By 1400 I was ready to go in to town and try to visit the Southern group of churches, check out the Art Gallery, and visit the bank. Unfortunately I lost my $50 ticket to get into the churches again, so I wasn’t able to see the remaining 5 churches towards the bottom of the hill in town (but Kassa said it was more of the same so I didn’t feel too badly about it).

Tedy was waiting to walk with me through town, and show me the short cuts through the local village paths. We visited the market along the way to the bottom of the hill, where the Art Gallery was located. It was underwhelming – mostly traditional crafts – but I did get some great pictures of a local weaver working a loom. He has such an interesting face.

On the way back up the mountain I stopped at the bank to get more cash to cover Kassa’s guide service. By the time I reached the hotel again with Tedy it was 1530 and we walked into his village for a coffee ceremony, which he invited me to. However, his Aunt, who was going to help prepare it, wasn’t yet back from church, so we agreed to meet again at 1700. In between I returned to the hotel and met with the owner, Amdemariam, to discuss some business. I proposed to take some high-res pics of the hotel for his website, and also help him with a redesign later – in return he agreed to donate $75 to the Lalibela Women’s Football (Soccer) Club, a local group of about 15 girls that gathered to play soccer and were in dire need of equipment and uniforms – Kassa had told me about them earlier in the day.

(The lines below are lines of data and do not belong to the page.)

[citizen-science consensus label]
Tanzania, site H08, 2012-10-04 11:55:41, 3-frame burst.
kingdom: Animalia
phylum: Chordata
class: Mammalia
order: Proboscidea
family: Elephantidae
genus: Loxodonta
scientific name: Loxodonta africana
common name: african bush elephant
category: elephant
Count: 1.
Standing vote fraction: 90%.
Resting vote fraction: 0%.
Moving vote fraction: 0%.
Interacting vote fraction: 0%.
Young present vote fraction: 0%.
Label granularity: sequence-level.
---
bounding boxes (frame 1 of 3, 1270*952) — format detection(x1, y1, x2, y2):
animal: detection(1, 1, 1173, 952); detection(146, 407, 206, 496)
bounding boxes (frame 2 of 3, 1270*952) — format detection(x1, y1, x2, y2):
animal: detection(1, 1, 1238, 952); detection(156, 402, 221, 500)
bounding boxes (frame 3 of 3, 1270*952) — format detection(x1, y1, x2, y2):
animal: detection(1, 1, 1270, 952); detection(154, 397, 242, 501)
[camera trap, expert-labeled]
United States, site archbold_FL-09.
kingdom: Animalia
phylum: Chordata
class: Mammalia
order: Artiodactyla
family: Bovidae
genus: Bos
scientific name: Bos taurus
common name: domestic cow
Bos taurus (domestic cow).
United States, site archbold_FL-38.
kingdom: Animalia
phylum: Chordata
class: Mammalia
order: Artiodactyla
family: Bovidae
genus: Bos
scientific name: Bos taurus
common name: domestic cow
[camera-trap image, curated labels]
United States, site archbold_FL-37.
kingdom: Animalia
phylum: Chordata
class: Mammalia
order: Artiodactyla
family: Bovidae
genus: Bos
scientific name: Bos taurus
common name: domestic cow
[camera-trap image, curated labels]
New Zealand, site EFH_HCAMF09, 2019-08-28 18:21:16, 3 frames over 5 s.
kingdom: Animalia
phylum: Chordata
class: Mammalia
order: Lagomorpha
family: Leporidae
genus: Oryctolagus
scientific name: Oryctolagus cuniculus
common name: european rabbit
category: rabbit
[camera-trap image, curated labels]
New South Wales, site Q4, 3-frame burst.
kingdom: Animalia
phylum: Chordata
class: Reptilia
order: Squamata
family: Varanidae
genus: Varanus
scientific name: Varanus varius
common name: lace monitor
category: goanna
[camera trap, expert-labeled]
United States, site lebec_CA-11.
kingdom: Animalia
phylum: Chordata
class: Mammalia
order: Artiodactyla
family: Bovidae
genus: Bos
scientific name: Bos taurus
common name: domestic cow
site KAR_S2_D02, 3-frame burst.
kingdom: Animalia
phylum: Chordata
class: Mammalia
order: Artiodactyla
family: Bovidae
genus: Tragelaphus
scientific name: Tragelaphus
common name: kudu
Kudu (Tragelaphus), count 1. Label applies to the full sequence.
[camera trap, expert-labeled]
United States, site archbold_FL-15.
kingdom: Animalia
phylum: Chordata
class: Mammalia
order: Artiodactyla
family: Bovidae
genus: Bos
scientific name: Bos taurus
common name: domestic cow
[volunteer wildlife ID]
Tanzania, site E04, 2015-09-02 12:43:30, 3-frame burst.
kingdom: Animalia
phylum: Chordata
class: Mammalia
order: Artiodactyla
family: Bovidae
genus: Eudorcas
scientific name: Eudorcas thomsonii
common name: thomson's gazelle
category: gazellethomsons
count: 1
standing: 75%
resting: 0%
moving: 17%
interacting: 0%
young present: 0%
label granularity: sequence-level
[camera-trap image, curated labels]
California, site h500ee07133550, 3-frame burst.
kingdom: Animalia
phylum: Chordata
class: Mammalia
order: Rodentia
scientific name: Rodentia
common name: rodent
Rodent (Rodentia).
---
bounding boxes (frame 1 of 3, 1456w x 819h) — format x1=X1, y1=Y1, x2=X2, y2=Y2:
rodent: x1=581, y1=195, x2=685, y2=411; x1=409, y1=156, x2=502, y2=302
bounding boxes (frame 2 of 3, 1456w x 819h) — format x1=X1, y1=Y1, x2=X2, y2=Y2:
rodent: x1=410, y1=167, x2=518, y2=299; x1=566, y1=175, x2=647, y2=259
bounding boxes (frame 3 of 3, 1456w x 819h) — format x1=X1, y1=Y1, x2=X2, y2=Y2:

After I walked through the hotel with Amde and took pictures, I met Tedy again for coffee. He painstakingly prepared the coffee and I chatted with his friend.

We chatted for a while and he also showed me inside his house, which was small but clean and had all the items necessary for a student (backpack, sitting area, pencils, etc.). He worked small jobs to pay for his rent, 400 birr/month ($20). I gave him some small US bills, my digital watch, and a flashlight for his hospitality.

Feeling good about the day, I returned to the hotel and settled into the garden for another beer and begin my task of blog writing and photo editing until sundown, when I moved inside for a dinner – Beef Tibs and Injera. At 2030 I met Kassa and Amde for a night on the town – we hopped around to 5 different places located throughout the city – both at the top of the hill and the bottom – for beers, whiskey, and Tej (in no particular order). Most of the places were local places that I NEVER would have found otherwise, and, other than the two Tejbets (including Torpedo one more time), there were no other Ferengi (foreigners) in them, all Habesha (Ethiopian). There was a mix of Ethiopian music, traditional and modern, and, surprisingly, reggae, which apparently is quite popular. What I did NOT hear was American Pop/R&B, which was prevalent in other African countries I visited. Clearly Ethiopia has a strong sense of cultural and musical identity.

After barhopping until midnight, I was dropped off at the hotel to settle in to a deep sleep and my last days in Ethiopia.